But he woke up crying from the pain and stayed hurting all day. Thank goodness for the kindness of our friends. Having a place to go, a cozy futon with pillows and blankets, a giant TV to play games and watch movies on, a kitchen to cook and store snacks in – all these elements combined to make Nick comfortable, enabled me to take better care of him than I could’ve on the road or in a hotel.
When he felt up to it, we walked to Green Apple bookstore and wallowed in the pleasure of too many great books to choose from. Well, I wallowed; Nick fell into a Captain Underpants comic and stayed there. As long as the Tylenol and Sucrets squelched his pain, Nick was OK. We had dinner at Q, our usual spot (Nick gets the mac-n-cheese with tater tots on top). We had breakfast at the Crepevine, also our usual spot. (Both highly recommended. I will try to post in more detail about their food sometime.)
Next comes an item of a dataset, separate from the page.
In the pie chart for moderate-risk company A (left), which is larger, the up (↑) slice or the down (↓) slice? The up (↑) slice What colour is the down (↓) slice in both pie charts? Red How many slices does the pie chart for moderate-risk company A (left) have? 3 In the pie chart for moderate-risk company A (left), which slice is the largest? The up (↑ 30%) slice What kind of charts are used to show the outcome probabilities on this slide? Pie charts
His diabetes appointment went GREAT. He couldn’t be doing any better. Let me repeat: He couldn’t be doing any better. I loved hearing that.
The drive home consisted of hitting traffic out through the entirety Sonoma County, an expensive-but-worth-it stop at Trader Joe’s, and a drive home through snow flurries and more rain. I was sure every time that the seemingly endless parade of semis coming around the curve at me would hit ice and slide right into us, but we made it home, safe and sound.